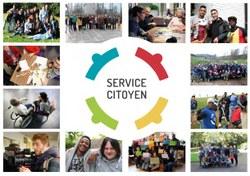 Service citoyens - Séance d'info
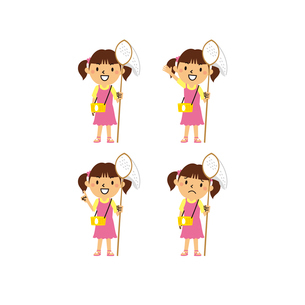 虫取り網を持つ女の子(笑顔、指差し、困り顔)のイラスト素材 [FYI01656104]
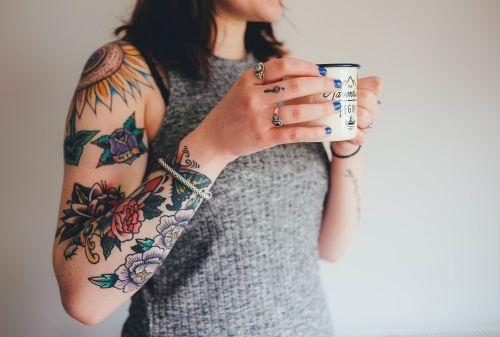 tattoos tattooing arm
☆ ☆ ☆ ☆ ☆
The whole listing must come back verbatim, with no pictures included.

> [Task solution]:
 Service citoyens - Séance d'info
 虫取り網を持つ女の子(笑顔、指差し、困り顔)のイラスト素材 [FYI01656104]
 tattoos tattooing arm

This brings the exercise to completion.